Living Absolute Truth in Practical Reality
Overview
How can one know the absolute truth while facing and understanding practical reality? The Ashtavakra Gita and other scriptures provide profound guidance on this integration.
From Ashtavakra Gita
The Ashtavakra Gita is particularly direct and radical. It teaches:
1. Self-Knowledge (Atma-Jnana)
- Recognize yourself as the witness (sakshi) of all experiences
- “You are not the body, not the mind, not the doer - you are pure consciousness”
- This recognition happens through direct insight, not gradual practice
2. Simultaneous Engagement
- Live in the world but remain unattached
- Like water on a lotus leaf - in contact but not affected
- Perform actions without identification: “I am not the doer”
3. The Witness Attitude
- Observe your thoughts, emotions, and actions as if watching a movie
- The witness remains untouched by what it witnesses
From Bhagavad Gita
The Bhagavad Gita offers a more practical path:
1. Karma Yoga (Path of Action)
- Perform your duties without attachment to results
- “कर्मण्येवाधिकारस्ते मा फलेषु कदाचन” - You have right to action, not to fruits
2. Nishkama Karma (Desireless Action)
- Act for the sake of dharma, not for personal gain
- This purifies the mind and prepares it for knowledge
3. Equanimity (Samatvam)
- Remain balanced in success and failure, pleasure and pain
- “समत्वं योग उच्यते” - Equanimity is called yoga
From Upanishads
Isha Upanishad beautifully addresses this balance:
“तेन त्यक्तेन भुञ्जीथाः” - “Enjoy through renunciation”
- Engage with the world but with an attitude of non-possession
- Everything belongs to the Divine; you’re just a trustee
Practical Guidelines
Here’s how sages suggest living this balance:
1. Two Levels of Awareness
- Surface level: Engage fully with practical responsibilities
- Depth level: Maintain awareness of your true nature as consciousness
2. Viveka (Discrimination)
- Constantly discriminate between the permanent (Self) and impermanent (world)

▬▬▬▬▬▬▬▬▬▬

| Task details |
Can you continue the guide on living absolute truth in practical reality, picking up after its last line? The records come from a separate source, unrelated to the guide.

▬▬▬▬▬▬▬▬▬▬

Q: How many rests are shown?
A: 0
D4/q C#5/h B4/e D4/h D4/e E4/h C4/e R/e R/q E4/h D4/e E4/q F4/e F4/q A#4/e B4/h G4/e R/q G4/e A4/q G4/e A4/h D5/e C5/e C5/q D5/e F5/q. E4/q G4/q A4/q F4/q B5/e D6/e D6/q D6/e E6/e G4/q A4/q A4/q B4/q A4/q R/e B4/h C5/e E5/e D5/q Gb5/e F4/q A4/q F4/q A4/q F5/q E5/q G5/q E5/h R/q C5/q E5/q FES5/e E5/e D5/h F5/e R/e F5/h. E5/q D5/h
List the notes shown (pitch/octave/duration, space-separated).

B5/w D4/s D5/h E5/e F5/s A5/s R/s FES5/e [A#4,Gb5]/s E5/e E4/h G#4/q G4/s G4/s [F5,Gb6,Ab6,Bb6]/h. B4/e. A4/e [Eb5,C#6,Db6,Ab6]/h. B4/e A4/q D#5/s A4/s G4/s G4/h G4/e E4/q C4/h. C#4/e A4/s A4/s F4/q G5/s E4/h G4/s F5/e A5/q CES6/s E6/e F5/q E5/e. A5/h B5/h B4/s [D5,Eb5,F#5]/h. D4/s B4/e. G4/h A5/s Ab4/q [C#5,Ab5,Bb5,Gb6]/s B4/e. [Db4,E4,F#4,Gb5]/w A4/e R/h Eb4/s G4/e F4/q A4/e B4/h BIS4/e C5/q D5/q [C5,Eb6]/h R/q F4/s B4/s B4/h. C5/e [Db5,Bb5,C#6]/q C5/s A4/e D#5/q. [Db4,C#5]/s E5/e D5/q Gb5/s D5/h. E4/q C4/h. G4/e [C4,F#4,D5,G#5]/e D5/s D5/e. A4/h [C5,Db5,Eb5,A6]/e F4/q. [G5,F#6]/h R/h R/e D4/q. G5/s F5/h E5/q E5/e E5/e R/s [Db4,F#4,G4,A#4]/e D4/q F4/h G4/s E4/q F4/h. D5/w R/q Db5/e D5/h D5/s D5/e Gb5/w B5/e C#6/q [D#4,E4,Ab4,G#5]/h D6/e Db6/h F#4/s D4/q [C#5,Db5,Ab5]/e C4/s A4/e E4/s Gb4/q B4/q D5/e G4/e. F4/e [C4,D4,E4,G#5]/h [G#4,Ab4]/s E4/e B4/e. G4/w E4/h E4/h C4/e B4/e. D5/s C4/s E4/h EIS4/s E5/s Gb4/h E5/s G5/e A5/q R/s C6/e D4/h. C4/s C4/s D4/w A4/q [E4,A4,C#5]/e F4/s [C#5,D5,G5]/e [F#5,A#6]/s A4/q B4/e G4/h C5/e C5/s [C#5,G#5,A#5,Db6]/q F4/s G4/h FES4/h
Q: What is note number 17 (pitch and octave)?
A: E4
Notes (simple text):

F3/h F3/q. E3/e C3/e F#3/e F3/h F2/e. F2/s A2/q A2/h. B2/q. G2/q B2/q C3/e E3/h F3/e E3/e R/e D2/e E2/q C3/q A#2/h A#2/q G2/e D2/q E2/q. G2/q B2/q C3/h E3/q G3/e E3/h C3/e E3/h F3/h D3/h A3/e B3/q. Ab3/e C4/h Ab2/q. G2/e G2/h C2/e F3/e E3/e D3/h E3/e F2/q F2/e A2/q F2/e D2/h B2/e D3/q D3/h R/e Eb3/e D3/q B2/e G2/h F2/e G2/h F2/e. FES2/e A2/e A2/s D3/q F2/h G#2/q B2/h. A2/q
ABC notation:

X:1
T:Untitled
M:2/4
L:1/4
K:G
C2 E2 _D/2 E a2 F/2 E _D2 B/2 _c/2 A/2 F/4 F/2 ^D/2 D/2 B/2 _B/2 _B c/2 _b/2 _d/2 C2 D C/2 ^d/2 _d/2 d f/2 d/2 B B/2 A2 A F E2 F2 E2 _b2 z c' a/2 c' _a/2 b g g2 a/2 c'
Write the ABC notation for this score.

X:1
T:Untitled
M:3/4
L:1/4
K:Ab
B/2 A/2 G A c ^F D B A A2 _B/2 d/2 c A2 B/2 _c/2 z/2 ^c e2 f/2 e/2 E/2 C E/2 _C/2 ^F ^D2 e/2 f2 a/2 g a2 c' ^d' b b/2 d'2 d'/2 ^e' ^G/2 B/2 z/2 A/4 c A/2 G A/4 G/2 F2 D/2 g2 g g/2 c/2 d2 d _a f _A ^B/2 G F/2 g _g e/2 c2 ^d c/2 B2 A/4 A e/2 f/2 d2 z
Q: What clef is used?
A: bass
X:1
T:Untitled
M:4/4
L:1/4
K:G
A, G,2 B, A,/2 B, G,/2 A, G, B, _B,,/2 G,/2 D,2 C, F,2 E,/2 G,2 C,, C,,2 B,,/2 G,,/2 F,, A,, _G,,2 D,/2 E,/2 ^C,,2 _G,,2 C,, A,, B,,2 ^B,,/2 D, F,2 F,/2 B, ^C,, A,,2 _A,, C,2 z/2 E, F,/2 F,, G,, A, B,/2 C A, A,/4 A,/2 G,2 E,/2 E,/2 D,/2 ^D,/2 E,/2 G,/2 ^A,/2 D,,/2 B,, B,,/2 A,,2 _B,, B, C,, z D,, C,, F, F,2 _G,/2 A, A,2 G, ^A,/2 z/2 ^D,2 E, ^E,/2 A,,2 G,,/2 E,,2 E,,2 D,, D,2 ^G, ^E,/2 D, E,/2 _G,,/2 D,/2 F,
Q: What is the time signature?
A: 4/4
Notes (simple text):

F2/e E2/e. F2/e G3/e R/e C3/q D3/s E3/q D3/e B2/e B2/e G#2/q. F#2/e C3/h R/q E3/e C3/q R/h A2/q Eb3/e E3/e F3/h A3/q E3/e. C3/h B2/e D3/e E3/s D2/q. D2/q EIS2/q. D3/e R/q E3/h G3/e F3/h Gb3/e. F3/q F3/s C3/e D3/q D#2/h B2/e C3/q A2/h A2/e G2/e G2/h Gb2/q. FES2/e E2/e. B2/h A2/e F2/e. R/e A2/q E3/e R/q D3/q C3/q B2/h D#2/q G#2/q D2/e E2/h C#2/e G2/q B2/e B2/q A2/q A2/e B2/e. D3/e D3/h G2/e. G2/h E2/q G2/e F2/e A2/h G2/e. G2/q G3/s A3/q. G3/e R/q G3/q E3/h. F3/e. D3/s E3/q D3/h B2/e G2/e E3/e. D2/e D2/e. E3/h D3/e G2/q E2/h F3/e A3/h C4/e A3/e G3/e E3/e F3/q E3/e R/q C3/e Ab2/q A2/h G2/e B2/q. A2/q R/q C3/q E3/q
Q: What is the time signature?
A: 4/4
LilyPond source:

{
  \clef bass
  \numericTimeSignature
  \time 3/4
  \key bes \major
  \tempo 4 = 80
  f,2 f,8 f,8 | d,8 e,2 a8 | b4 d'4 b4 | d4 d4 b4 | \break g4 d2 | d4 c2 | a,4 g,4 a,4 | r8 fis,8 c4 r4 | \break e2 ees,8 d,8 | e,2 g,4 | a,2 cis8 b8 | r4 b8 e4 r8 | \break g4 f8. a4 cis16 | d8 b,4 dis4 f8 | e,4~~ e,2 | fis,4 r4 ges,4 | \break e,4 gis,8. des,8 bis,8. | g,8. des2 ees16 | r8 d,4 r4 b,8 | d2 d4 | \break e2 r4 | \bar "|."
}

▬▬▬▬▬▬▬▬▬▬

| Response to the exercise |
- Ask: “Who is experiencing this?” to return to witness consciousness
3. Detached Involvement
- Be like an actor playing a role - fully engaged but knowing it’s a play
- Don’t deny the role, but don’t forget you’re the actor
4. Present Moment Awareness
- The absolute truth is always NOW
- Past and future are mental constructs
- Stay rooted in present awareness while handling practical matters
A Beautiful Teaching from Ashtavakra
Chapter 18 of Ashtavakra Gita describes the Jivanmukta (liberated while living):
- They appear to act but don’t identify as the doer
- They seem to enjoy but are not attached
- They live in the world but are internally free
- To others they appear normal, but internally they rest in absolute truth
The Key Integration
The secret is not choosing between absolute and practical reality, but holding both simultaneously:
- Absolute perspective: “I am pure consciousness, unchanging, eternal”
- Practical perspective: “This body-mind performs actions in the world”
- Integration: Act through the body-mind while resting as consciousness
Analogy: Driving a Car
Think of it like driving a car:
- You ARE the driver (consciousness)
- You’re NOT the car (body-mind)
- But you use the car skillfully to reach destinations
- You don’t confuse yourself with the car, nor do you abandon it
A Daily Practice Suggestion
- Morning: Remind yourself of your true nature through meditation/contemplation
- During day: Act fully in the world while maintaining witness awareness
- Evening: Reflect on the day as if watching a movie of someone else’s life
- Night: Release all identifications before sleep
The Essential Understanding
The Ashtavakra Gita emphasizes that this is not a gradual achievement but a sudden recognition - when you truly understand “I am not this, I am THAT,” you live freely in both realities without contradiction.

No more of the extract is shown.